By Nataly Kogan

How to survive a crisis of confidence

Tags Living Happier

"I can't do this!"

These are the words I said to my husband as we both sat at our dining room table, with my revised book materials in front of me. I was half in tears, half in anger, half in despair. (Yes, the math is wrong but the emotional math is accurate to how I felt.)

Actually, I said a lot more than those words. I said that I feel like a fraud, that I have no idea why anyone would want to read what I have to write, that I have no business writing a book like this, that I don't have enough experience with teenagers, that I should just quit it all and go get some quiet job somewhere where no one can notice me.

Together with my agent, we had made some radical decisions to shift some of the core parts of the book -- to talk to families and teenagers as the main audience. And now I was sitting here, reading some of the revisions, and firmly believing that I couldn't do it. I couldn't do a good job with this book, which is so much more than a book, but a piece of me and my life purpose that I'm trying to put in a format of a book.

Have you ever felt this way, like you were standing in this complete void of confidence, fully believing that you can't do what you need to do, your mind filled with brilliant explanations for why you can't and shouldn't?

This is a crisis of confidence. 

It's really scary, to be honest. To be facing something you want / need to do and feel that you can't / shouldn't do it. To hear one voice in your head tell you to keep at it and the other, much louder and obnoxious one, yell that you can't.

I was in tears when I sat in front of my computer, trying to distract myself from my book work with other work. When I opened my email, the first one at the top of my inbox was from someone I didn't recognize. I read it. 

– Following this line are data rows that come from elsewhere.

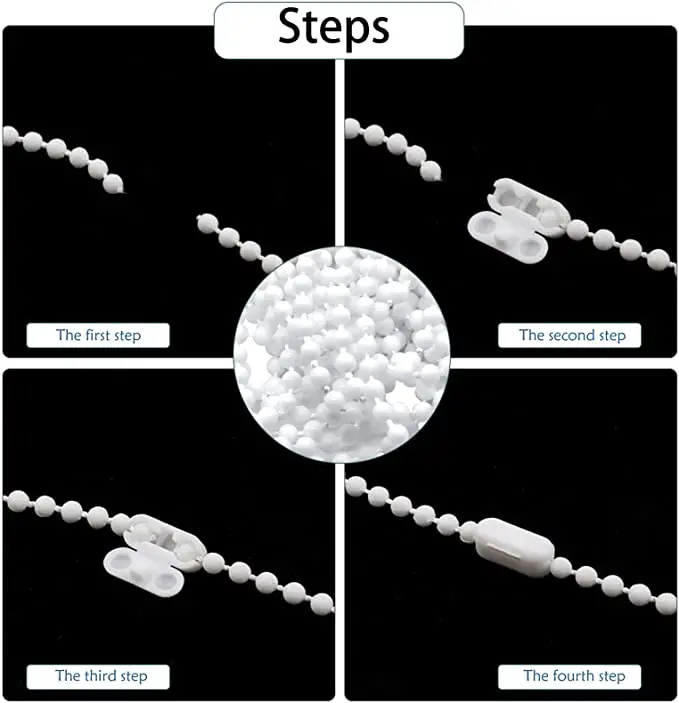 Steps

The first step

The second step

The third step

The fourth step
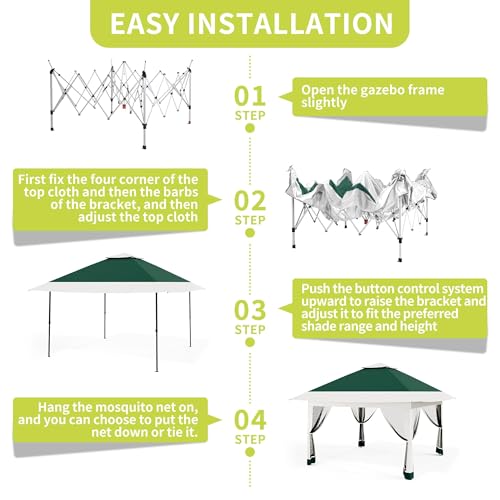 EASY INSTALLATION

01
STEP

Open the gazebo frame slightly

First fix the four corner of the top cloth and then the barbs of the bracket, and then adjust the top cloth

02
STEP

03
STEP

Push the button control system upward to raise the bracket and adjust it to fit the preferred shade range and height

Hang the mosquito net on, and you can choose to put the net down or tie it.

04
STEP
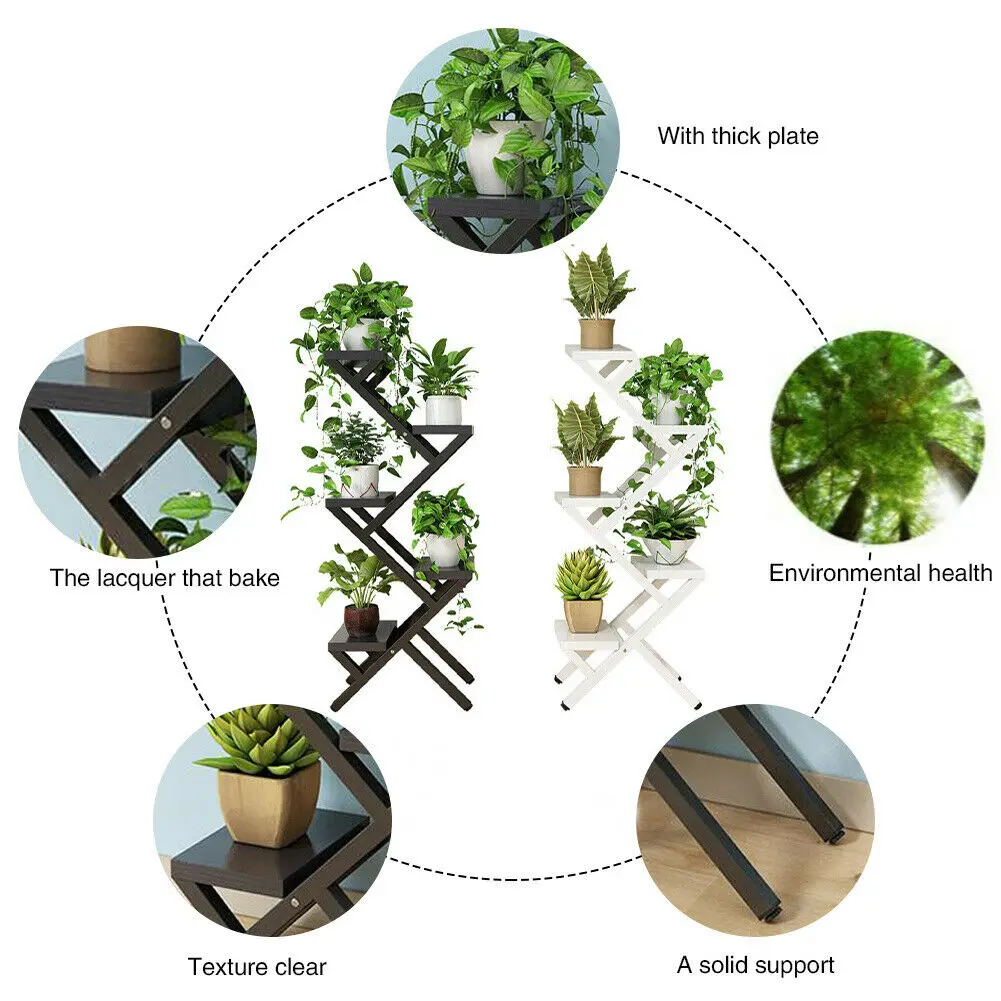 With thick plate

The lacquer that bake

Environmental health

Texture clear

A solid support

And then I really started crying, but with completely different tears. 

The email was from a 12 year-old girl. She told me she felt stressed and overwhelmed with school, and that her parents were pushing her to do well in her studies. She said she was in this cycle of getting so stressed that she can't do anything well, and yet felt the constant pressure to do better. She asked for any advice I might have for her to feel happy again.

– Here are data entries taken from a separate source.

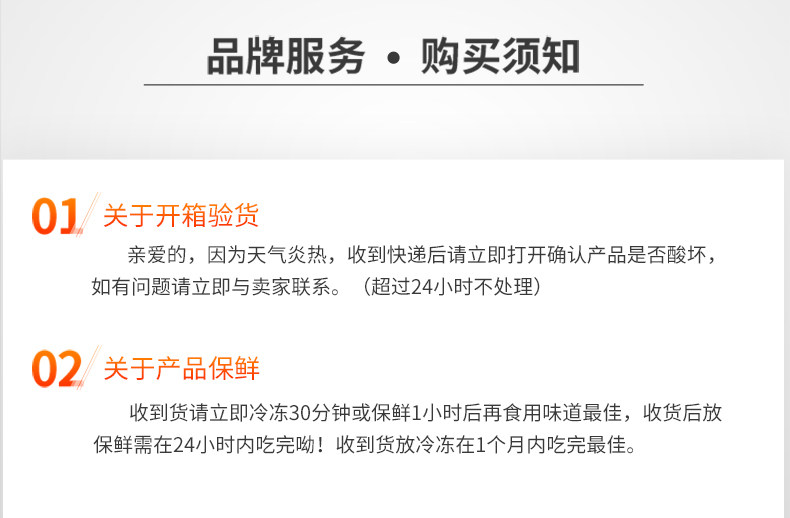 品牌服务 • 购买须知

01 关于开箱验货

亲爱的，因为天气炎热，收到快递后请立即打开确认产品是否酸坏，如有问题请立即与卖家联系。（超过24小时不处理）

02 关于产品保鲜

收到货请立即冷冻30分钟或保鲜1小时后再食用味道最佳，收货后放保鲜需在24小时内吃完呦！收到货放冷冻在1个月内吃完最佳。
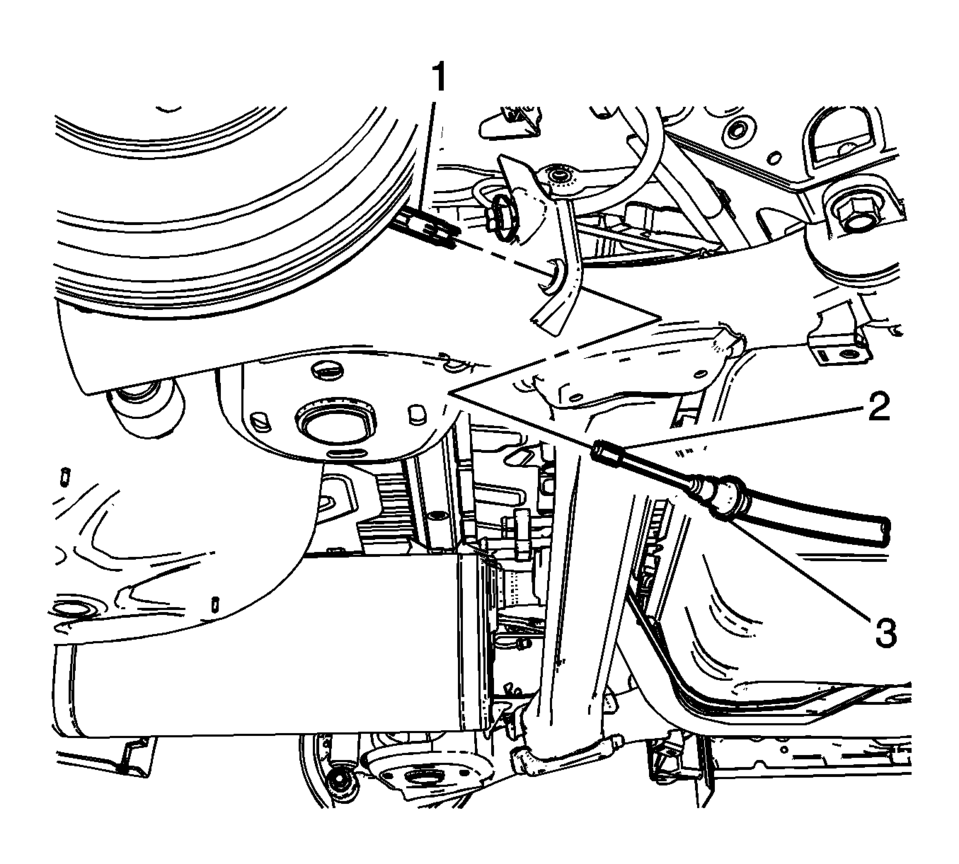 1
2
3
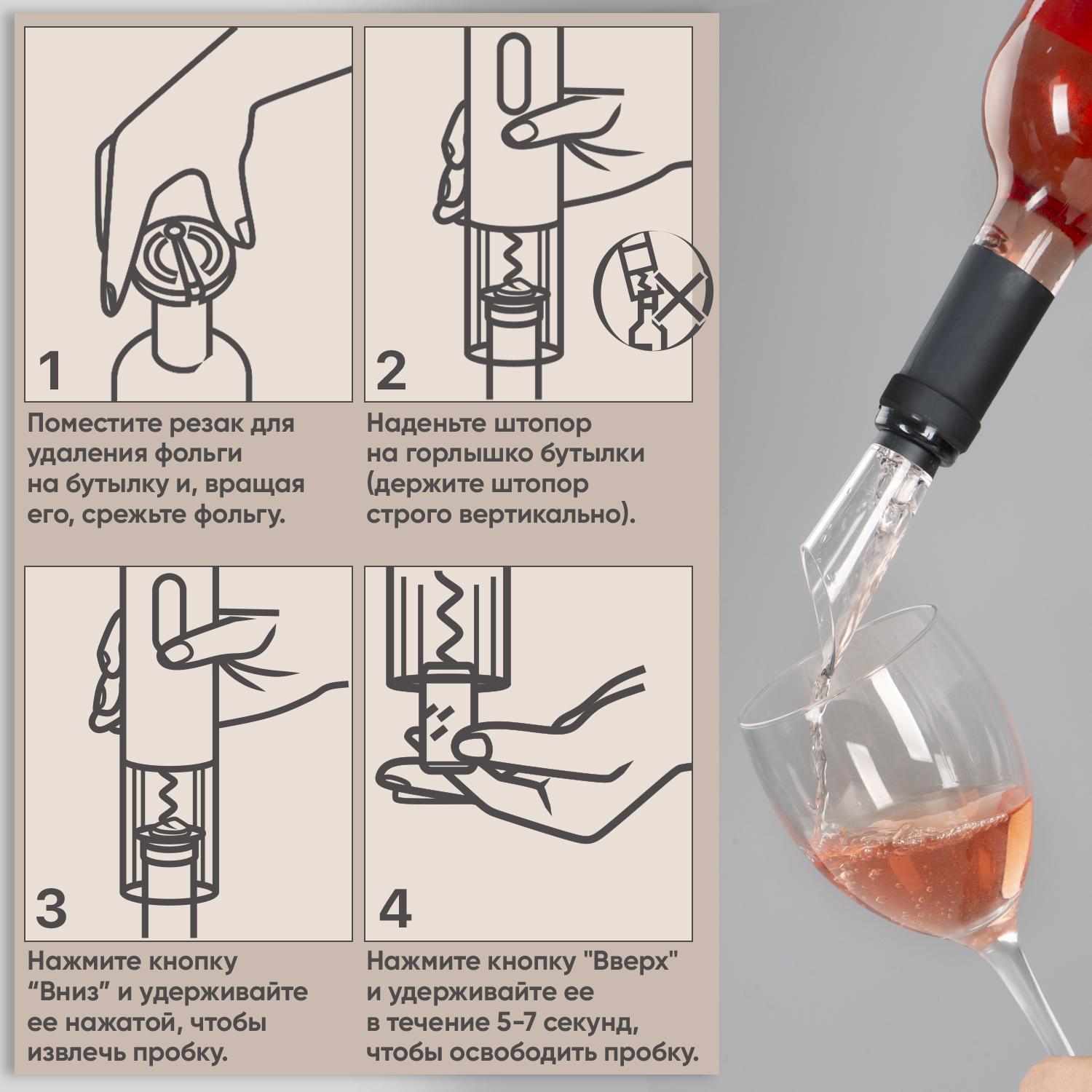 1

Поместите резак для удаления фольги на бутылку и, вращая его, срежьте фольгу.

2

Наденьте штопор на горлышко бутылки (держите штопор строго вертикально).

3

Нажмите кнопку “Вниз” и удерживайте ее нажатой, чтобы извлечь пробку.

4

Нажмите кнопку "Вверх" и удерживайте ее в течение 5-7 секунд, чтобы освободить пробку.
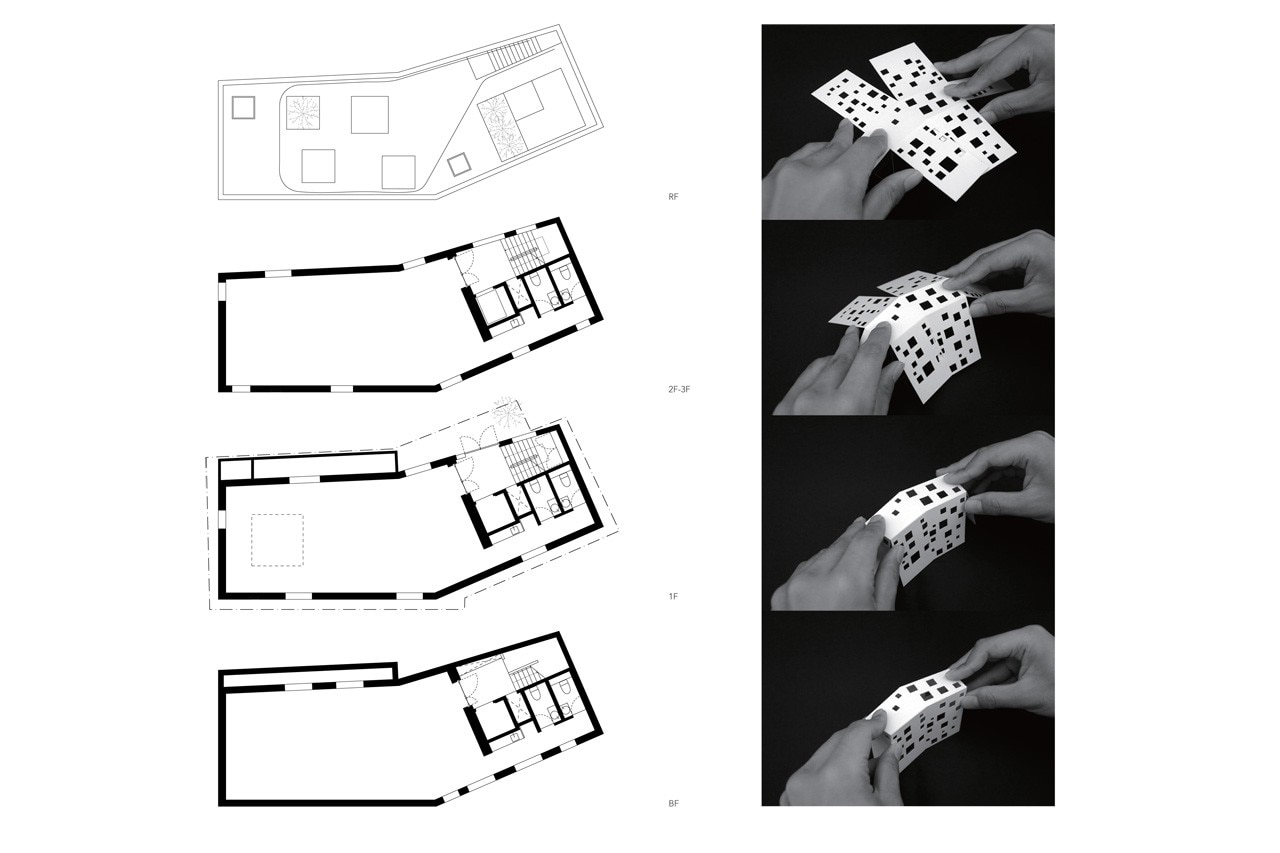 RF

2F-3F

1F

BF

I was still crying but then I smiled. This huge big smile, from my heart. Because what this email said to me was: "GET BACK TO THE BOOK. DO YOUR WORK. KEEP GOING. SOMEONE NEEDS IT."

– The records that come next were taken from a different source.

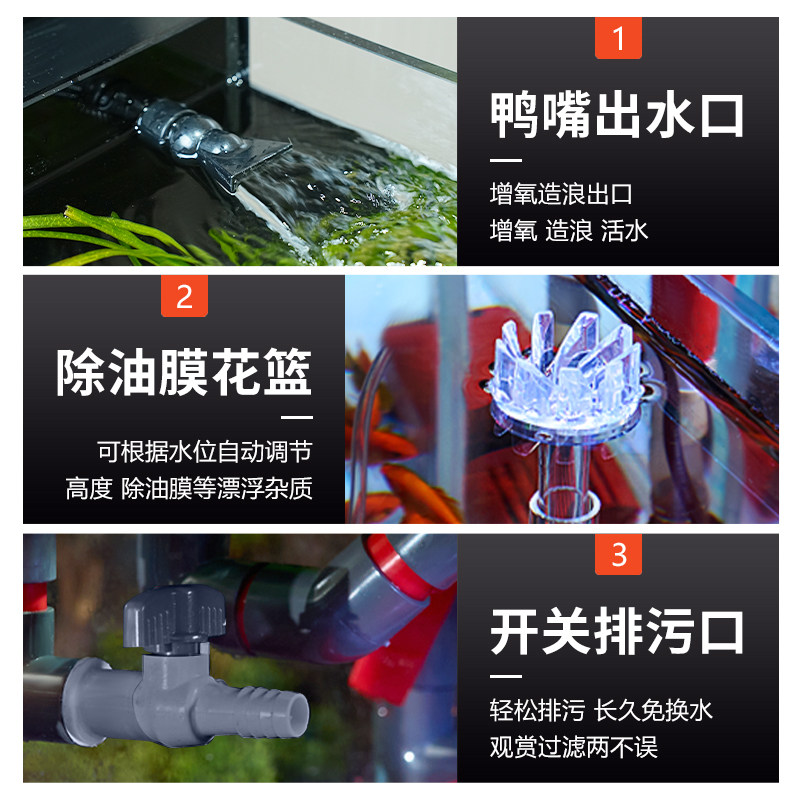 1
鸭嘴出水口
增氧造浪出口
增氧 造浪 活水

2
除油膜花篮
可根据水位自动调节
高度 除油膜等漂浮杂质

3
开关排污口
轻松排污 长久免换水
观赏过滤两不误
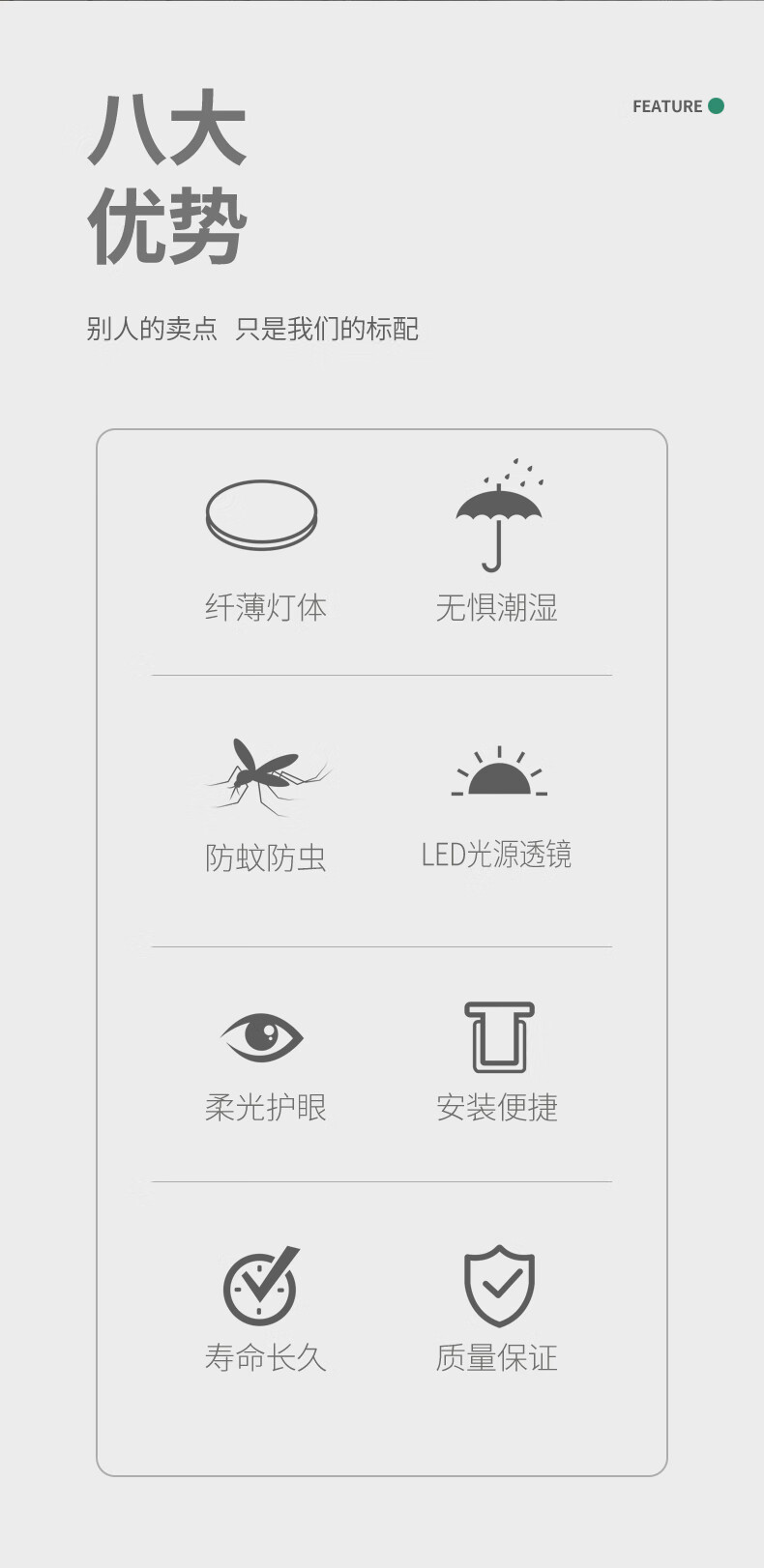 八大
优势

FEATURE

别人的卖点 只是我们的标配

纤薄灯体

无惧潮湿

防蚊防虫

LED光源透镜

柔光护眼

安装便捷

寿命长久

质量保证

And this is how you survive a crisis of confidence: You remind yourself WHY you are doing what you are doing.

Because when you focus on the big, real WHY, you remember that what you are doing:

- Could help someone

- Is true to what is important to you

- May be important to get you to the next place you need to be

- Is meaningful to you and maybe others.

Amy Cuddy, whose TED talk on the power of body language (power pose!) has been seen more than 30 million times, writes in her book, Presence, that people who write down values that are important to them before they enter a stressful, high-pressure situation, perform significantly better. They feel more confident, more present, more connected to their real selves.

Research has even shown that this simple self-affirmation exercise helps to reduce levels of cortisol, the stress hormone.

Our answers to the question "Why?" when we're in a crisis of confidence touch on our core values, on why this is something important to us. And from that awareness, we gain strength to keep going, even if our confidence lags behind.

The email from that 12 year-old girl reminded me about my WHY for my book and my work. I am so grateful to her for writing it and so hopeful that what I wrote back can help. After I read it I felt this literal jolt inside. By the end of the day I had about a bajillion new ideas to make the book better, launched a survey for teens which has since blown my mind and heart open -- and re-affirmed the need for what I share in the book, and was feverishly writing new material. 

The way out of a crisis of confidence isn't to try and feel more confident, but to find your WHY and grab on to it like a lifeline. Because that's exactly what it is, your lifeline of emotional, mental, and physical fuel to keep going. A lifeline to help you get through crises of confidence, stressful situations, failures, disappointments, and whatever other obstacles are in your way.

Find your WHY.

The way out of a crisis of confidence is to find your WHY and grab on to it as if it were a lifeline. Because that's exactly what it is.